I have alluded to some health issues over the past 6 months. These issues are not new ones and I have been treated for them for years but it was getting to the point that I had to take the next step in treatment. Things weren't getting better. One of those problems is my monthly cycle. I have always had very bad cramping, heavy flow and long duration. This has lead to other problems as well such as tiredness, fatigue, easy bruising, headaches, moodiness, etc. After years of dealing and watching things get progressively worse and having my doctor suggest I take surgical measures, I have decided to do just that. The first week of September I go in for a quick out-patient procedure, a uterine ablation.
In simplest terms during a uterine ablation the lining of the uterus is burned or cauterized. Within a month or so a scar will begin to form and this should lessen or completely stop the period. Pretty exciting stuff. Though the procedure itself is simple and the recovery is supposed to be super fast and easy, the prep is not. To prepare for the ablation I have to get three Lupron shots. They are putting me into premature menopause. This will thin out the lining of the uterus prematurely making the burning procedure quicker and more effective.
I'm fine with the thining, I'm not fine with the other affects. I thought I was tired and moody and bled too much before. Now I've got all that and hot flashes! I just keep reminding myself that it's all in the pursuit of better health. A year from now--heck, 6 months from now--I should feel like a whole new woman! I have spoken with several other women who had the procedure and they were very positive and reassuring and all said, "I knew I was tired and not myself before the surgery but now that I am better I realize just how bad it really was."

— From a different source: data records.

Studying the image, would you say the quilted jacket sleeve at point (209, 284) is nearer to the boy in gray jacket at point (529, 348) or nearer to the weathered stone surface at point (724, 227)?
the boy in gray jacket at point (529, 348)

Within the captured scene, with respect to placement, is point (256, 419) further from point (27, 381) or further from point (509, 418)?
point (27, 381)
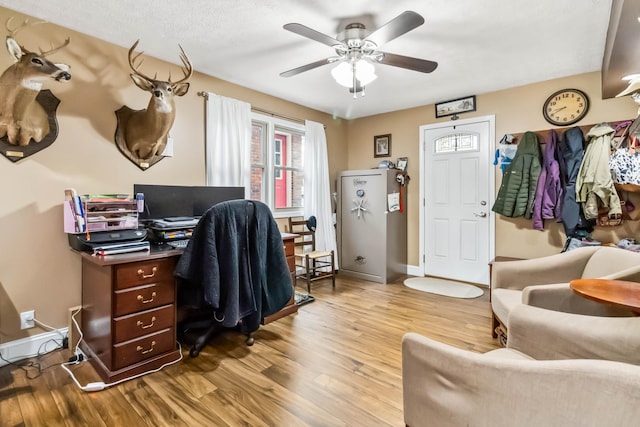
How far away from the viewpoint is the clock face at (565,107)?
10.4 feet

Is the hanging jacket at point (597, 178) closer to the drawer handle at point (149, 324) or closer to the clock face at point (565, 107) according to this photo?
the clock face at point (565, 107)

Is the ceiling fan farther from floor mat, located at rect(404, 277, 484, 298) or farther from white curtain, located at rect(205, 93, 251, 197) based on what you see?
floor mat, located at rect(404, 277, 484, 298)

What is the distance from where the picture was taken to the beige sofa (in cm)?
170

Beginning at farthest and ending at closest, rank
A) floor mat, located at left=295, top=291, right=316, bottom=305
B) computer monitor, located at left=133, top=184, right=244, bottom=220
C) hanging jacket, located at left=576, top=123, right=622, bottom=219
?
floor mat, located at left=295, top=291, right=316, bottom=305 < hanging jacket, located at left=576, top=123, right=622, bottom=219 < computer monitor, located at left=133, top=184, right=244, bottom=220

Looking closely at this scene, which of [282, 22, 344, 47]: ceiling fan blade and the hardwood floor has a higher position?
[282, 22, 344, 47]: ceiling fan blade

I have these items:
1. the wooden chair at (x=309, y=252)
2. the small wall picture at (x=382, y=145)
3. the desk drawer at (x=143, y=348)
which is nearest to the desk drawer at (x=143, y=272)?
the desk drawer at (x=143, y=348)

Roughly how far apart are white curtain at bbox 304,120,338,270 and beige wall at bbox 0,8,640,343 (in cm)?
117

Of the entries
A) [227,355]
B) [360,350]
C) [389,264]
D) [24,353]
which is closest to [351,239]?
[389,264]

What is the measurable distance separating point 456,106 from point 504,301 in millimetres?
2798

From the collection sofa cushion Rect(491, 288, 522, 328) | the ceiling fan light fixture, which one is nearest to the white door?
sofa cushion Rect(491, 288, 522, 328)

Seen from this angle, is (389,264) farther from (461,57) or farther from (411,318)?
(461,57)

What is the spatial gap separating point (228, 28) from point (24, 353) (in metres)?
2.75

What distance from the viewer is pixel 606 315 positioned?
1.61 meters

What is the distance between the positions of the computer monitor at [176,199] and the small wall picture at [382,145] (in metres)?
2.53
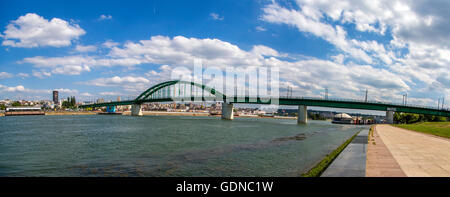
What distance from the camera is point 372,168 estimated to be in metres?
11.2

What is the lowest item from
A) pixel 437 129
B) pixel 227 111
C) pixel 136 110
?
pixel 136 110

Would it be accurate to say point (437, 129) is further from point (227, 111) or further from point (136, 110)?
point (136, 110)

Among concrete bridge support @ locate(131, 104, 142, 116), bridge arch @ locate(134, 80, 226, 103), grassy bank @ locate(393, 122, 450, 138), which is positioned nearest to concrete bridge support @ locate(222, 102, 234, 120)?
bridge arch @ locate(134, 80, 226, 103)

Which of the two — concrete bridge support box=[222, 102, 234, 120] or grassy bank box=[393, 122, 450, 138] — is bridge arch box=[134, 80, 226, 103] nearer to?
concrete bridge support box=[222, 102, 234, 120]

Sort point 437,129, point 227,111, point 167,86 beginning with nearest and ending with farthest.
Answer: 1. point 437,129
2. point 227,111
3. point 167,86

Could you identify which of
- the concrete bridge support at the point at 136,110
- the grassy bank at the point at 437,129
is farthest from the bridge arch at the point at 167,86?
the grassy bank at the point at 437,129

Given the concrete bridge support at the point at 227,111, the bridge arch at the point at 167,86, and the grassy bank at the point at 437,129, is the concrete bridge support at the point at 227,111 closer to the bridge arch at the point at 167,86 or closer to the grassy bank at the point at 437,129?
the bridge arch at the point at 167,86

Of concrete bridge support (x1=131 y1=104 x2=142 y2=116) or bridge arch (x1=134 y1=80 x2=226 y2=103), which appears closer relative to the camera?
bridge arch (x1=134 y1=80 x2=226 y2=103)


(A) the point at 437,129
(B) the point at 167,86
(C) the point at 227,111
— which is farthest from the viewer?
(B) the point at 167,86

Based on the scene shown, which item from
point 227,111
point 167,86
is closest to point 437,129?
point 227,111

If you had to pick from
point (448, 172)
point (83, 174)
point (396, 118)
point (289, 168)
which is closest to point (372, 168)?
point (448, 172)

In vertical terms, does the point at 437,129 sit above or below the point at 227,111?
above

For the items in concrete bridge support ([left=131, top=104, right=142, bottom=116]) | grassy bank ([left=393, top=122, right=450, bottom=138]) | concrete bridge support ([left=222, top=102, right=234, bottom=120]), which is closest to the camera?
grassy bank ([left=393, top=122, right=450, bottom=138])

This is a conservative alternative to hysterectomy but it still has some very serious long term risks and side effects. This is not a procedure that anyone should do just to get rid of their periods. For instance, I will not ever (in this life) be able to have more babies. Though we decided years ago that I shouldn't have more children--a story for a different TMI post-- it is a whole different realm of emotions to confront the fact that I will not and can not have more children.